**Exercises to complete**
1. From the Lakify JSON nesting issue, extract the passage starting with "Lakify hierarchical JSON" and going on through "present. For e.g.".
2. In the rows, starting with the line with "Examining this photo" and going on through the end of the rows, swap "millimetres" for "millimeters" and leave all else unchanged. Return only those lines, without the pictures.

**Page excerpt**
---
IATI / refresher

A Python application which has the responsibility of tracking IATI data from around the Web and refreshing the core IATI software's data stores
GNU Affero General Public License v3.0
2 stars 0 forks source link

Lakify hierarchical JSON nesting function omits free-floating text when other children are present #291

Closed akmiller01 closed 12 months ago

akmiller01 commented 12 months ago

The recursive json nesting function of lakify will omit free-floating text when other children are present. For e.g.

    <iati-activity>
        Floating text
        <iati-identifier>ACT-1</iati-identifier>
    </iati-activity>

Would be serialized as:

{
  "iati-activity": [
    {
      "iati-identifier": [
        {
          "text()": "ACT-1"
        }
      ]
    }
  ]
}

Where one might expect:

{
  "iati-activity": [
    {
      "text()": "Floating text",
      "iati-identifier": [
        {
          "text()": "ACT-1"
---
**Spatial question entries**

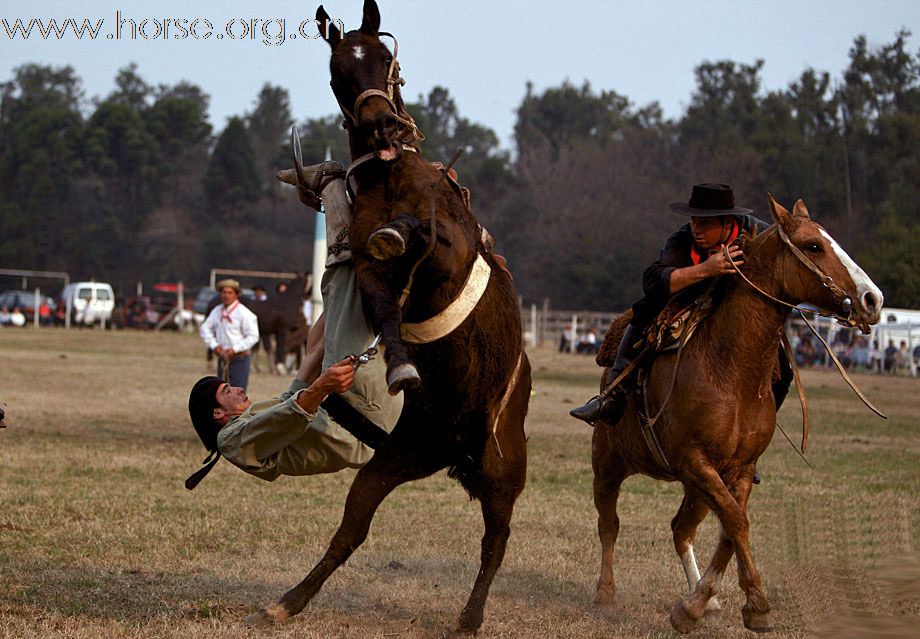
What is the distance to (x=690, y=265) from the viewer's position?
725 cm

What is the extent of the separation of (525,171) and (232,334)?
228 feet

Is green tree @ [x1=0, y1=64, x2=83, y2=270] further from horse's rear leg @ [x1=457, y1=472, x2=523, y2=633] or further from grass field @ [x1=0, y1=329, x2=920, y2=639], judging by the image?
horse's rear leg @ [x1=457, y1=472, x2=523, y2=633]

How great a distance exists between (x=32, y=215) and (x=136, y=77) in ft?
104

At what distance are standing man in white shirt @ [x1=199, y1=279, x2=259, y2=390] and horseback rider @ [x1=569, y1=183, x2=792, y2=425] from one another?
1004cm

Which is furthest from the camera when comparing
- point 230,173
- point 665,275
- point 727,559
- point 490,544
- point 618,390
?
point 230,173

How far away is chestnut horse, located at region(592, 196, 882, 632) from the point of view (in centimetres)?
633

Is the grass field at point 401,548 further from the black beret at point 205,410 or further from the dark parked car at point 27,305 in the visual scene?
the dark parked car at point 27,305

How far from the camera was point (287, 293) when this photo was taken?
1237 inches

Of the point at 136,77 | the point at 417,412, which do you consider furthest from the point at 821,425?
the point at 136,77

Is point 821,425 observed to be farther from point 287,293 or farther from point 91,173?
point 91,173

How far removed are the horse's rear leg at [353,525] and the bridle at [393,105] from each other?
1713 mm

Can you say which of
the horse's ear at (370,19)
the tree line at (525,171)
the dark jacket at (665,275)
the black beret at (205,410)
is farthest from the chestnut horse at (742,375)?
the tree line at (525,171)

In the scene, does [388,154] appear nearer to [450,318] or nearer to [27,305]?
[450,318]

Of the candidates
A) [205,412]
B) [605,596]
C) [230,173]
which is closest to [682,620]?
[605,596]
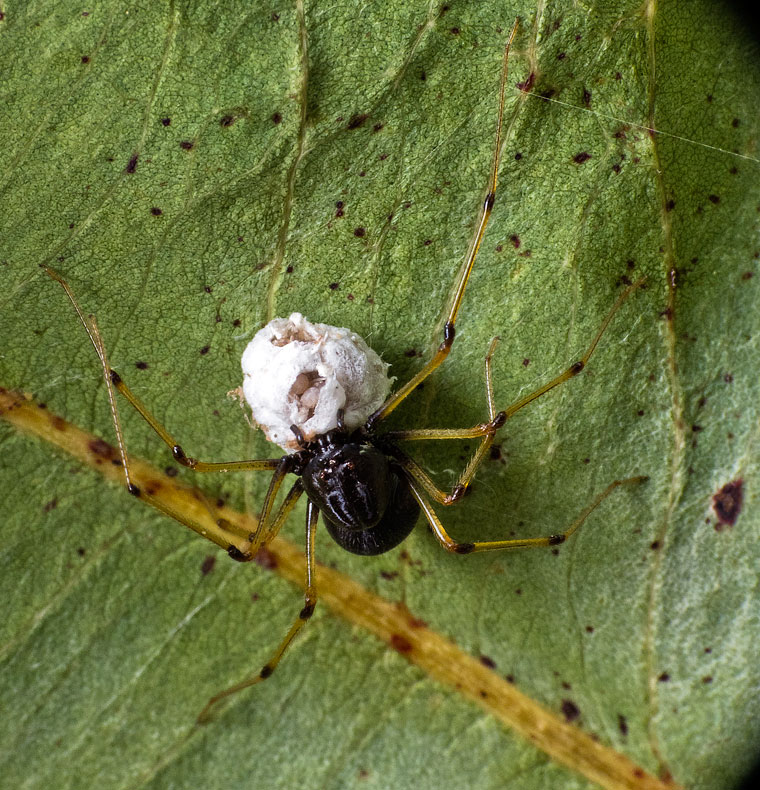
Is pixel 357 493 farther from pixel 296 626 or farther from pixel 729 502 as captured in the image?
pixel 729 502

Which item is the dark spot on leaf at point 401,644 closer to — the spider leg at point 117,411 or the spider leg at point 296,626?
the spider leg at point 296,626

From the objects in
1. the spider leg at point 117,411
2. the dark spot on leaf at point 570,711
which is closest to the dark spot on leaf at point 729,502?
the dark spot on leaf at point 570,711

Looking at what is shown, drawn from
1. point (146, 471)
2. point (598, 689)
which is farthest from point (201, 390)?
point (598, 689)

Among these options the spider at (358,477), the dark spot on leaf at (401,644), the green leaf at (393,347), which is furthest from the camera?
the dark spot on leaf at (401,644)

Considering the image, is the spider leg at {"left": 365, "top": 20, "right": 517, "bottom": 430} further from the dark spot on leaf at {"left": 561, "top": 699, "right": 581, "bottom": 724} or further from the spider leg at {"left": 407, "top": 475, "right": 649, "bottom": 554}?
the dark spot on leaf at {"left": 561, "top": 699, "right": 581, "bottom": 724}

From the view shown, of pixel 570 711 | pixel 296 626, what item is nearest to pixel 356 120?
pixel 296 626

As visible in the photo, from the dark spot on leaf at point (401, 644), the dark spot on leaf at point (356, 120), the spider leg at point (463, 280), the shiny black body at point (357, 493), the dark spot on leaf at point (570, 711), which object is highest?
the dark spot on leaf at point (356, 120)

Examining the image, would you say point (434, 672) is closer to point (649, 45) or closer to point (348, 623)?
point (348, 623)

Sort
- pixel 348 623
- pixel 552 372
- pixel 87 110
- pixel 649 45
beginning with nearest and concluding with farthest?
pixel 649 45 < pixel 87 110 < pixel 552 372 < pixel 348 623
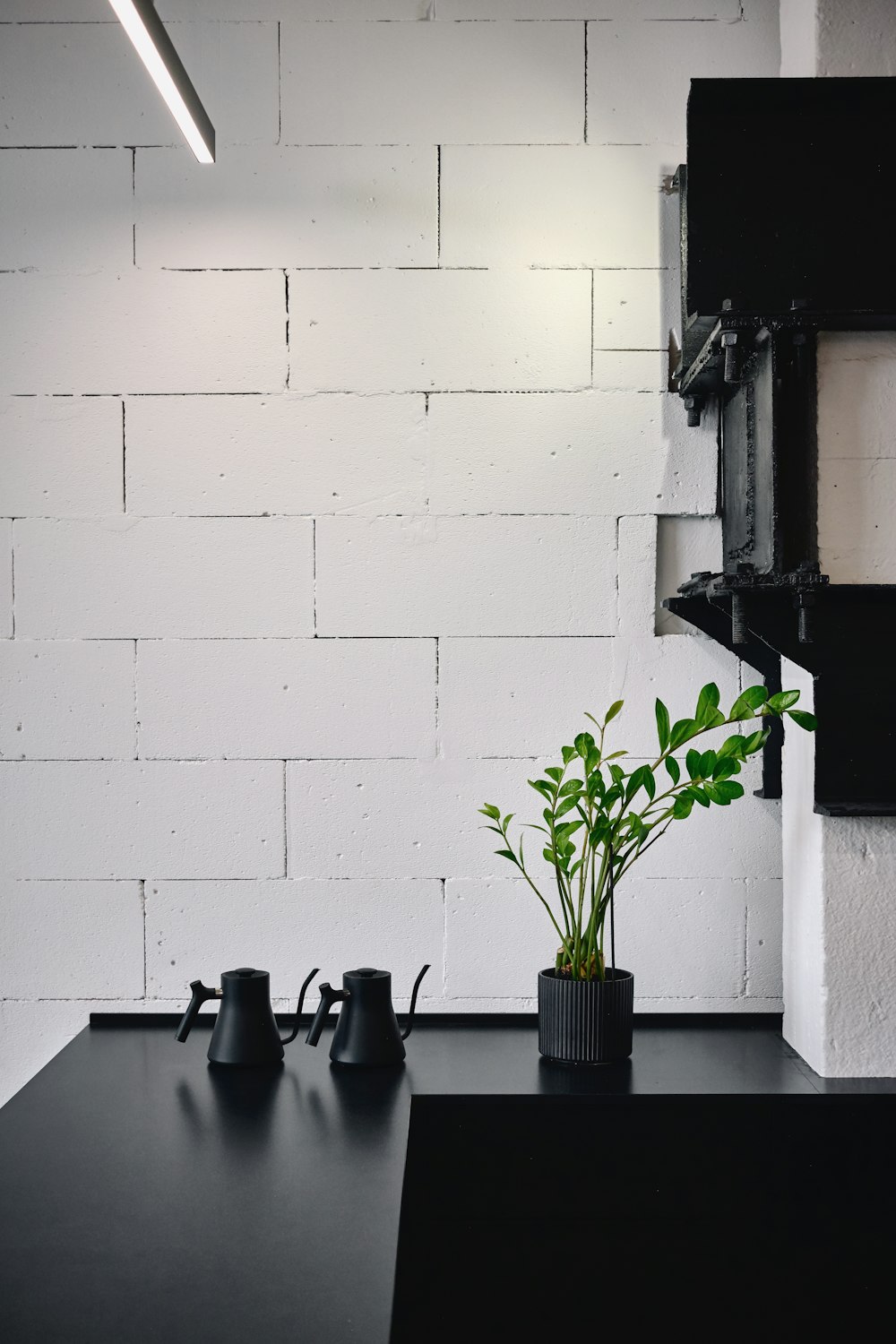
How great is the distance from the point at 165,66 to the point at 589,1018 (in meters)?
1.59

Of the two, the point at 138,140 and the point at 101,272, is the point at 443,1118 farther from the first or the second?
the point at 138,140

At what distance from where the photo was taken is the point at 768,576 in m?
1.77

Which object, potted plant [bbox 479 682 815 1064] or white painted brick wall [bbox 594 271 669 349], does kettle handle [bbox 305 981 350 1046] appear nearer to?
potted plant [bbox 479 682 815 1064]

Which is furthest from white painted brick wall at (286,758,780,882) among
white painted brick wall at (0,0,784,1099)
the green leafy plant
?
the green leafy plant

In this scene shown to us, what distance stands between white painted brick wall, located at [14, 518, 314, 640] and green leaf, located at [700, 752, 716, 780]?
778 mm

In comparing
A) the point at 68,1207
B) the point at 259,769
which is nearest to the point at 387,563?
the point at 259,769

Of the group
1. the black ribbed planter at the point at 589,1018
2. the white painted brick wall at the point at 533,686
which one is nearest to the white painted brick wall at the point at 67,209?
the white painted brick wall at the point at 533,686

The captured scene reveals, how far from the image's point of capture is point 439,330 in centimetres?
211

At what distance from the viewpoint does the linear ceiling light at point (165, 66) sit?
1432 mm

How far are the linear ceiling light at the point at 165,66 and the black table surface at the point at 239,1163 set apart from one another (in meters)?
1.49

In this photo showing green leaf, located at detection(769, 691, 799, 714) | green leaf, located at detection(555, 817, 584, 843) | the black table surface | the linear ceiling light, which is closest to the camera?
the black table surface

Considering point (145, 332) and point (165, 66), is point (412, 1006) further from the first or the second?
point (165, 66)

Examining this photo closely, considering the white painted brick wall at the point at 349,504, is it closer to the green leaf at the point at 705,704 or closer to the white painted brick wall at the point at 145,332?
the white painted brick wall at the point at 145,332

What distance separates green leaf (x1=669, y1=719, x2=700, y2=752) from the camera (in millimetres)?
1813
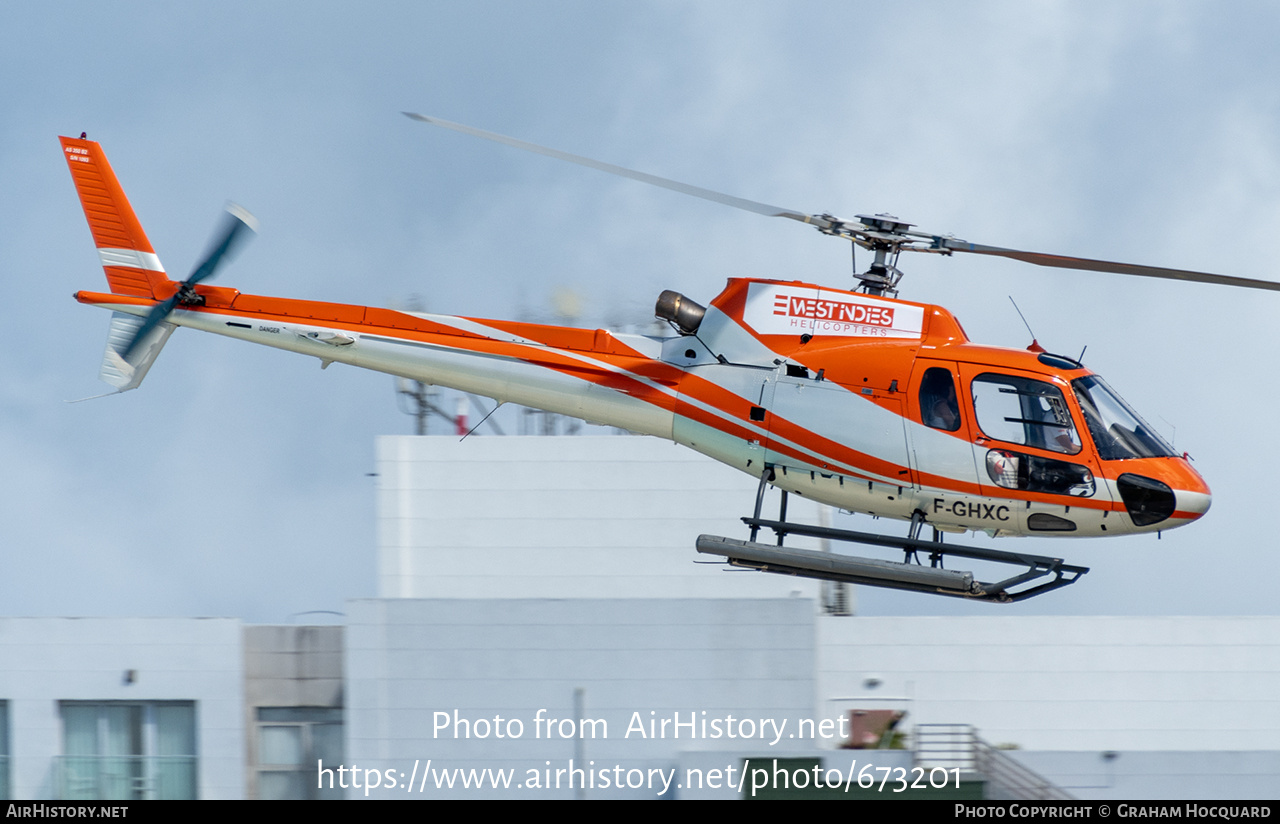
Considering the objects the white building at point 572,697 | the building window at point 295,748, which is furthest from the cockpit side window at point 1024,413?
the building window at point 295,748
---
**Response list**
1.
Lakify hierarchical JSON nesting function omits free-floating text when other children are present #291

Closed akmiller01 closed 12 months ago

akmiller01 commented 12 months ago

The recursive json nesting function of lakify will omit free-floating text when other children are present. For e.g.

2.
Examining this photo closely, considering the white painted brick wall at the point at 349,504, is it closer to the green leaf at the point at 705,704 or closer to the white painted brick wall at the point at 145,332?
the white painted brick wall at the point at 145,332

What distance separates green leaf (x1=669, y1=719, x2=700, y2=752) from the camera (in millimeters)?
1813
Considering the objects the white building at point 572,697 | the building window at point 295,748, which is furthest from the cockpit side window at point 1024,413?
the building window at point 295,748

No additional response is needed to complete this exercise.